A final farewell to CEO James Johnson


April 19th, 2018


Johnson: “I grew up in a place where there weren’t orchestras around every street corner and it wasn’t accessible. When I first heard an orchestra as a teenager, my world changed. The sound, in fact, just the tuning note of the orchestra was unlike anything I had ever heard. And then of course, the music these musicians made, un-amplified, acoustic music, nothing in between the listener and the instrumentalist and a conductor to shape the sound, that changed my world.”

CEO James Johnson ends his last week with the Omaha Symphony before heading off to continue his musical journey as CEO with the Indianapolis Symphony. A music man who knew where it could take him from a young age.

Johnson: “As a kid I played in youth orchestras but also continued my passion for other kinds of music, so as a bass player I played in rock bands and jazz groups and never saw there were any barriers between the different genres. As Duke Ellington said, there are two kinds of music, good music and bad and I’ve always pursued the good music in my life, but really being most inspired by the sound of an orchestra.”

Johnson grew up the Pacific Northwest in the Seattle/Tacoma region in a rural community and didn’t get exposed to orchestras and professional musicians.

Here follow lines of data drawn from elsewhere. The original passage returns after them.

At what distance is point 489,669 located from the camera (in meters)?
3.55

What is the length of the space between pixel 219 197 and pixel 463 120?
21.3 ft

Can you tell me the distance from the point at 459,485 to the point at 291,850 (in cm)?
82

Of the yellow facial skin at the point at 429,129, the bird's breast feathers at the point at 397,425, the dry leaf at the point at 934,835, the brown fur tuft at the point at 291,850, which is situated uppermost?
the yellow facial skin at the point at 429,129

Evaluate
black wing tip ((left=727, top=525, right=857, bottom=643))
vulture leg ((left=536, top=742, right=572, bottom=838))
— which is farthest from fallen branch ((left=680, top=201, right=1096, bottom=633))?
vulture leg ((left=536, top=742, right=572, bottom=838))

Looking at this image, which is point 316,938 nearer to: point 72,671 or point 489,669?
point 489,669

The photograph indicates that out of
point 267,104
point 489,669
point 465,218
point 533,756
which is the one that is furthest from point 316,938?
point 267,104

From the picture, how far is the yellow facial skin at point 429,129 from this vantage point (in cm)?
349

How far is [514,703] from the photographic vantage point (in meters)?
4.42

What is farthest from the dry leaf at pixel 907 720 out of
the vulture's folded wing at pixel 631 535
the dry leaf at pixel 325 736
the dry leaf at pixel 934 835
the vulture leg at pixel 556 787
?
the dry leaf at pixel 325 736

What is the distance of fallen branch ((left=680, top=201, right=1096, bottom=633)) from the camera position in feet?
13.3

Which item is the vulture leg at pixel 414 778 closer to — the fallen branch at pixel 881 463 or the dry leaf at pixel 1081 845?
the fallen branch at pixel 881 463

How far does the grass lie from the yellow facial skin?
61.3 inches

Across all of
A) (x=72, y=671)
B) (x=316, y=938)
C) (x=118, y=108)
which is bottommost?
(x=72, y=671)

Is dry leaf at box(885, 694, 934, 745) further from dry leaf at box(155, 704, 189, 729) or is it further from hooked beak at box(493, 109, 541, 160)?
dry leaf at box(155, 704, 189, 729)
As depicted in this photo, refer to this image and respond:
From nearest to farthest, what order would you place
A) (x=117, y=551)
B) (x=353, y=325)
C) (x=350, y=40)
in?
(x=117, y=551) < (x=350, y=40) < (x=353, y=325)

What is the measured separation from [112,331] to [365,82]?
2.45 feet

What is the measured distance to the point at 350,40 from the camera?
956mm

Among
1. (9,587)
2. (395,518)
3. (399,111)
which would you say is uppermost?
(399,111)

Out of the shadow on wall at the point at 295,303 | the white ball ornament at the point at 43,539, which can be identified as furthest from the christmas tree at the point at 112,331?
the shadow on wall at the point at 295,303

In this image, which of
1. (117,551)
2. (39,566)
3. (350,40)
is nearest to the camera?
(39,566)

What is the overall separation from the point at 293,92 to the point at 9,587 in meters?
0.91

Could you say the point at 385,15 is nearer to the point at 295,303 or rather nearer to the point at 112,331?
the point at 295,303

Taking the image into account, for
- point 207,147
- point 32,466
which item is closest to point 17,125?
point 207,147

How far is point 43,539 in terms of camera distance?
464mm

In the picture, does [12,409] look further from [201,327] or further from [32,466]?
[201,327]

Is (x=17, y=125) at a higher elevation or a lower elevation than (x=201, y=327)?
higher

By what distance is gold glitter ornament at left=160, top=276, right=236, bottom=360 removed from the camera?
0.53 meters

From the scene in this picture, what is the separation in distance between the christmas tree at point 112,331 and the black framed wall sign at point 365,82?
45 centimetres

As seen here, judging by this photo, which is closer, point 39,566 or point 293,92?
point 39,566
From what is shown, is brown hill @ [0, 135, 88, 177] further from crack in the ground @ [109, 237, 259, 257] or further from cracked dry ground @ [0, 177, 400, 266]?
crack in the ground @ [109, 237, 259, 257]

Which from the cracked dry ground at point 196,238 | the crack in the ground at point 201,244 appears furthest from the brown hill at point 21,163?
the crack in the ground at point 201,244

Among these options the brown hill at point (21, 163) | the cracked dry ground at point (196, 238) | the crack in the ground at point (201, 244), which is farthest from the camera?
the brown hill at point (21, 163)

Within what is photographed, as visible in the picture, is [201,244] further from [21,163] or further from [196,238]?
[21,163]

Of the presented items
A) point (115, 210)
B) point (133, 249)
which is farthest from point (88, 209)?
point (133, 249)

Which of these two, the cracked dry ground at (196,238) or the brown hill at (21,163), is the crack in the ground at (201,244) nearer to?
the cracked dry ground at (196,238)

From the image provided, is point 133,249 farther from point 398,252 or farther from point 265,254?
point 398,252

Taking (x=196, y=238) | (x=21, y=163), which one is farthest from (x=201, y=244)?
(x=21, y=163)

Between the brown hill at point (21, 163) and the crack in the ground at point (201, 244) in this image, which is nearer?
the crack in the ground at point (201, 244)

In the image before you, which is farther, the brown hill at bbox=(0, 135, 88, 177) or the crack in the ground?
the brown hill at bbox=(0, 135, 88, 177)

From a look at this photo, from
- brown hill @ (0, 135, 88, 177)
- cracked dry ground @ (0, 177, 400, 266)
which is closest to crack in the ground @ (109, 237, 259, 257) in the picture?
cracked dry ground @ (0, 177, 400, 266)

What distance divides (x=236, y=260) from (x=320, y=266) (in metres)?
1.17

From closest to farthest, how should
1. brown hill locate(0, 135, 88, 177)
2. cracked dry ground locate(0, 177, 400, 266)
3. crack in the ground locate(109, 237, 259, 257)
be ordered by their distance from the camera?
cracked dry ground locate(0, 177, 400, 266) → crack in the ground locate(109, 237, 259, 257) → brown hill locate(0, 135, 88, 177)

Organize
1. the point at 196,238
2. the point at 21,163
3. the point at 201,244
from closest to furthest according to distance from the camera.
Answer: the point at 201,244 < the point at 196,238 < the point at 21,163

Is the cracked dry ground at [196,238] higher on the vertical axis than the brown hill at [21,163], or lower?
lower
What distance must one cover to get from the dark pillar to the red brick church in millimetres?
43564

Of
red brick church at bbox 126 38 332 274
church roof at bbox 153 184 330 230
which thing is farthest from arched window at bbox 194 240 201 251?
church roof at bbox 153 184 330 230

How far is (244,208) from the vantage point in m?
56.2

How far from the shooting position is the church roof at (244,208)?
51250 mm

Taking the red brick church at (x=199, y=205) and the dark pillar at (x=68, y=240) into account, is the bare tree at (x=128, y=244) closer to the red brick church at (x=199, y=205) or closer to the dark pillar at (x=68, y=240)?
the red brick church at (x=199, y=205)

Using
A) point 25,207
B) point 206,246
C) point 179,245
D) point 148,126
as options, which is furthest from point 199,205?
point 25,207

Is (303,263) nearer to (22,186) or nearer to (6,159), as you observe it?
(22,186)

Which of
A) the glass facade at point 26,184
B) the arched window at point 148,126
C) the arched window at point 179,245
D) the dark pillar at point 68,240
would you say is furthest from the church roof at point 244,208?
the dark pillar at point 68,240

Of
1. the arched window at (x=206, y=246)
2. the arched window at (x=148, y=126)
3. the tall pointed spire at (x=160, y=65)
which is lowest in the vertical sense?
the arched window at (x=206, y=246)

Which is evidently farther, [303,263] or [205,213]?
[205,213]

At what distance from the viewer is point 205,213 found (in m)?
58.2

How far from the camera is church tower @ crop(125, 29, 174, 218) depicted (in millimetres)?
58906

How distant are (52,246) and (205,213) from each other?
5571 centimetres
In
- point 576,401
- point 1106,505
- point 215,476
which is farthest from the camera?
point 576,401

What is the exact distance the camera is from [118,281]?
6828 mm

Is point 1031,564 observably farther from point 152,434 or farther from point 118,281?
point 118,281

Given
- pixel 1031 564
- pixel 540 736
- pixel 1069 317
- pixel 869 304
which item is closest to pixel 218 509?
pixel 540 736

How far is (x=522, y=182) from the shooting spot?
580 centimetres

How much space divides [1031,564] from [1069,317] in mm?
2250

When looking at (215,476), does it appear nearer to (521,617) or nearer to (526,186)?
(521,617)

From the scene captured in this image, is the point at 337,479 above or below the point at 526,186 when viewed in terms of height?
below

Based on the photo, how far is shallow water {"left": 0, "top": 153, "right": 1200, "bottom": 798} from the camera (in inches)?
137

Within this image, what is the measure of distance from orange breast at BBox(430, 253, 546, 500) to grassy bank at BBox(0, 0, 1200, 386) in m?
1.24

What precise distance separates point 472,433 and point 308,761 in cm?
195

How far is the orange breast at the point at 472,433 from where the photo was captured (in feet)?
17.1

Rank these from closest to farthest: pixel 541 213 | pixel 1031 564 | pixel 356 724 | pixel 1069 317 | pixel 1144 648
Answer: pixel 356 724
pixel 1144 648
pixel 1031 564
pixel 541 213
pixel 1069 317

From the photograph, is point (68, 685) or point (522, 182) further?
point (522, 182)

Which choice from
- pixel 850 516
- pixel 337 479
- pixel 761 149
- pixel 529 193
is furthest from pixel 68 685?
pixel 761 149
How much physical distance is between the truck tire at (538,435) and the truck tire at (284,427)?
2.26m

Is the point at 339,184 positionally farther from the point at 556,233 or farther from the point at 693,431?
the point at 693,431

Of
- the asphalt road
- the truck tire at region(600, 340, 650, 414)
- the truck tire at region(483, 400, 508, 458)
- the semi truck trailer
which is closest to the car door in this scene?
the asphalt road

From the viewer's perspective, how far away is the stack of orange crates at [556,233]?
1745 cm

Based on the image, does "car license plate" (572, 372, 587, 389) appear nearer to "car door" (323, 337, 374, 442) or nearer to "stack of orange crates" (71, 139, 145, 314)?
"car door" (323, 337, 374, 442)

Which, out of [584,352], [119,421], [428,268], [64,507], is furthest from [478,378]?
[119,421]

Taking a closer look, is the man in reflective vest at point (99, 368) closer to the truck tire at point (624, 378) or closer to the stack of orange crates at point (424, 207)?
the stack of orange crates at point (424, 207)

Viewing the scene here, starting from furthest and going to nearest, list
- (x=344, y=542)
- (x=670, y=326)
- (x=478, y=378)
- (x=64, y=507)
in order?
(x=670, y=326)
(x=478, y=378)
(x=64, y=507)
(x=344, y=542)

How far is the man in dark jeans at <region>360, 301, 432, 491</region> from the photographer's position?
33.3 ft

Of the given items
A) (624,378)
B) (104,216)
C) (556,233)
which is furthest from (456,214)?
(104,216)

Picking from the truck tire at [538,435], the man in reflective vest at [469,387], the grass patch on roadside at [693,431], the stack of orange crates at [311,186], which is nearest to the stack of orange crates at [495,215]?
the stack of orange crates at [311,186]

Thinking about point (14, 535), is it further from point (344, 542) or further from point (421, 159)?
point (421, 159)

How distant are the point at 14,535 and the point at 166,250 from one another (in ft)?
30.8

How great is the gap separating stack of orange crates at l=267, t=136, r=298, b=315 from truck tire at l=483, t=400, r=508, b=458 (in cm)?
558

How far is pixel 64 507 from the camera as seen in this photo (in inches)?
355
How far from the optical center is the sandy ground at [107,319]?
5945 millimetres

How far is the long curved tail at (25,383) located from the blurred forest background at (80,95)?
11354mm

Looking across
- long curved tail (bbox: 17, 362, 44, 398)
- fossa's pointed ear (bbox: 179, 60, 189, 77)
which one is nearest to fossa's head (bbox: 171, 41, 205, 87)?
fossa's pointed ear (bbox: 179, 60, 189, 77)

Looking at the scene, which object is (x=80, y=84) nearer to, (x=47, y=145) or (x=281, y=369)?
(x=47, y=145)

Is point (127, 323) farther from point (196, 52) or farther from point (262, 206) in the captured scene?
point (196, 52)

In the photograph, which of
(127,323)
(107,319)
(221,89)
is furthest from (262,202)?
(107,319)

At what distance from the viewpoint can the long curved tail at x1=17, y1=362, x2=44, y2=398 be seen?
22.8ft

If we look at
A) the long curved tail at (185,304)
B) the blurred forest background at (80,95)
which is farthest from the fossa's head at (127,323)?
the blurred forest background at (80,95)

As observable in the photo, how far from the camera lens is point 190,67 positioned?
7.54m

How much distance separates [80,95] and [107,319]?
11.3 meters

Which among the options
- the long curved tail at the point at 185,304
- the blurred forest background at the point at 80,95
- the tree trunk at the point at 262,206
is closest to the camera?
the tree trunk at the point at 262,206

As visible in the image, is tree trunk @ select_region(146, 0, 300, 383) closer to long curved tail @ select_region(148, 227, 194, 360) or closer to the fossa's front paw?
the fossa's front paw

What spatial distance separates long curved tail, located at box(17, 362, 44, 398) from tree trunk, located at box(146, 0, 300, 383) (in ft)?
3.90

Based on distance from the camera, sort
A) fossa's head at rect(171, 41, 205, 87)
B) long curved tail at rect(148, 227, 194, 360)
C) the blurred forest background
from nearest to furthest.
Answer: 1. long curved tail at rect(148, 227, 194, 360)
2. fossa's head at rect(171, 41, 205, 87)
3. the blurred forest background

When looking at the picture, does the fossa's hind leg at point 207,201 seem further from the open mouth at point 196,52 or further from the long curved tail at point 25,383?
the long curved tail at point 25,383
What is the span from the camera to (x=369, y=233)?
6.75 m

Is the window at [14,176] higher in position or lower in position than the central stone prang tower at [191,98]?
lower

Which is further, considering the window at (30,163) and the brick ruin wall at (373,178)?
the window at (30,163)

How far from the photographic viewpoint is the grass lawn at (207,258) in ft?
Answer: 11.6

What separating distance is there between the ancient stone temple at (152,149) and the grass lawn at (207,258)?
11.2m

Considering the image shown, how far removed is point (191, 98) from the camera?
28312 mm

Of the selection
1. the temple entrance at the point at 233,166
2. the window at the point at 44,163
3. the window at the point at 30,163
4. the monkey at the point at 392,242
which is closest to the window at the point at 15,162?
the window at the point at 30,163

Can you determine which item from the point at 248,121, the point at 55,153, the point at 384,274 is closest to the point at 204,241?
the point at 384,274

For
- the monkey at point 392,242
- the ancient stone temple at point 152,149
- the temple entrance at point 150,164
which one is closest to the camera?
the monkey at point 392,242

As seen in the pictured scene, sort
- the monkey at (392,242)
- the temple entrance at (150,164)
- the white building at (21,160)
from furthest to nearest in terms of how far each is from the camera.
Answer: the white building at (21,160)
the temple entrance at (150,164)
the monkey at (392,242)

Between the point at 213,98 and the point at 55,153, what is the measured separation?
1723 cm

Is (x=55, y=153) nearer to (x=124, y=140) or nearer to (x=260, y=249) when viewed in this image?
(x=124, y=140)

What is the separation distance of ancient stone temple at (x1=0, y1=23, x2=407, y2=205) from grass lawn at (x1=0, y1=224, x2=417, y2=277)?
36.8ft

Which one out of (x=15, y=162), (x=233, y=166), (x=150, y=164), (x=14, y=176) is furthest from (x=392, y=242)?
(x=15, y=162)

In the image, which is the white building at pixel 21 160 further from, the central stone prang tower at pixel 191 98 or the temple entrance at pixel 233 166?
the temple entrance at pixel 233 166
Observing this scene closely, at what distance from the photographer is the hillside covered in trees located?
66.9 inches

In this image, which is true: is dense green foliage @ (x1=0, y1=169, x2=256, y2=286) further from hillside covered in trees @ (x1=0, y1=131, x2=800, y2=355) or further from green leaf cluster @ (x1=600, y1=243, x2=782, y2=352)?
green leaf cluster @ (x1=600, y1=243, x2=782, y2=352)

Johnson: “We didn’t have access to professional musicians and really when you hear a professional musician it’s different because they brought a lifetime of music that you cannot get listening or playing in your school band. It’s one of the reasons I have such great respect for professional musicians and because they have had to make several sacrifices to perfect there craft and the fact that they are sharing that with us, makes me feel special as a listener and I hope other listeners will feel the same. “

With growth in ticket sales, annual contributions, new film series and educational programs and outreach, Johnson really got to know the city of Omaha and reflected it in his work.

Johnson: “We go out into the community with our education programs and throughout Nebraska in our educational residency’s to reach people in really meaningful ways. And that is a reflection of what Omaha is and what Nebraska is and the values that we hold dear in the city”. Omaha is also fortunate to have people who care about other people. This is not a city of anonymous citizens jostling on the subway or crossing on sidewalks. These are people who care about their neighbors; they care about people in town and people that they don’t know. They really do have deep concern for the welfare of the citizens of the city. We try to reflect that in the Omaha Symphony in the fact that we present programs of all kinds for everyone to appreciate and enjoy.”

His colleagues also helped shape his role.

Johnson: “Thomas is somebody who wears his passion on his sleeve. You can tell immediately the music he loves and when he is engaged. He shared with me the importance of expressing yourself and the feelings you have for your colleagues in this orchestra. So, my relationship with the musicians is one of always trying to empower them as artists and human beings to be their best.”

You don’t have to force the passion or the music out of him, it’s what he’s all about.

CUT 9: “Besides spending time with my family, the things that I really love, number one I love attending concerts. I have to say when I am hearing the Omaha Symphony play I am never prouder than hearing what they can accomplish on the stage. And that is genuine, I attend most of the concerts and so there are a countless number of concerts I have attended here in Omaha and it’s been a thrill to see the growth in the orchestra and to witness the artistry on display for our audiences.”

Chief Executive Officer James Johnson. He’s been a tremendous asset to the symphony and our entire community. We wish him continued success.